San Diego Janitors Fast For Family Health Care
Friday, May 18, 2012
Janitors who clean some of San Diego's most profitable biotech companies will end their three day hunger strike at noon today. They want better wages and health insurance in one of the highest paid industries in San Diego county.
A report from the Center on Policy Initiatives reveals janitors at San Diego's largest life sciences firm are paid an average of $8.84 an hour, with no health care benefits.
San Diego is home to one of the most concentrated biotech clusters in the world, where you can literally walk across the street to collaborate with another life science company. The average salary for a biotech worker in California starts at about $80,000 a year. But that doesn't include many essential support jobs that are contracted out, such as janitors, security guards and food service workers. They earn between $8.80 and $9.50 an hour without health care benefits.
"I have two jobs," said Martha Gomez, a single mom with four kids living in San Diego with permanent residency status. She's been cleaning the offices of one of the county's largest biotech firms for several years now earning $8.40 an hour. "The money I earn is to pay the rent and bills and that's it," Gomez said.
A report from the Center on Policy initiatives shows one of the companies Gomez works for, Illumina, pays its contracted janitors about $18,387 a year for full-time work.
Although many companies outsource, Arena Pharmaceuticals has janitors on staff.
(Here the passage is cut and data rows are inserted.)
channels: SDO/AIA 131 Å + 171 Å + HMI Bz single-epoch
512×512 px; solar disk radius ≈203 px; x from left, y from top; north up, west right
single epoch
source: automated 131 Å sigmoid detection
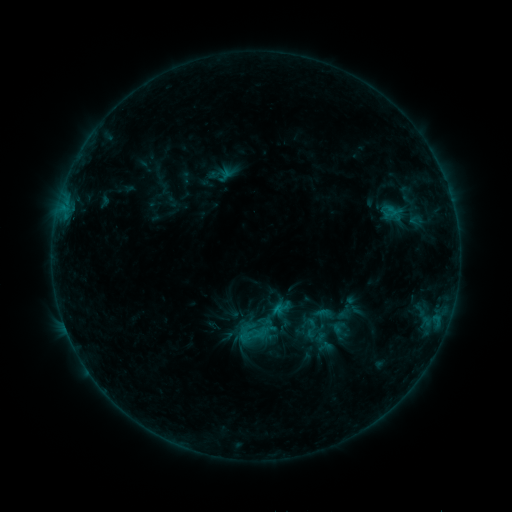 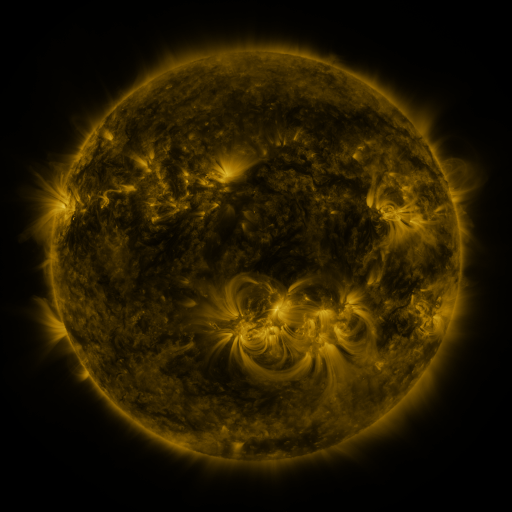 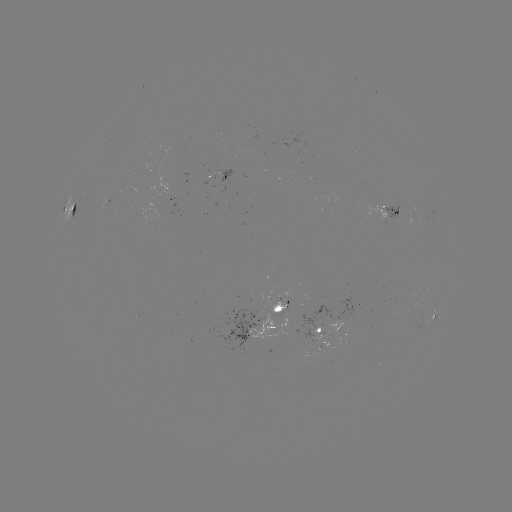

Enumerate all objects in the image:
sigmoid: (297, 315, 324, 342)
The company provides full medical benefits, a 401K plan, four weeks vacation, disability and more than $10 an hour.
Sandra Diaz is with the Service Employees International Union. "These industries need to show leadership in San Diego as they have in other parts of the state," she said.
The janitors' contract expires at the end of May and the main sticking point is affordable health care benefits. Diaz said San Diego contractors are the only holdouts in the state.
"If you've settled in Orange County, if you've settled in Los Angeles, if you've settled in Northern California, you can settle in San Diego on similar terms," she said.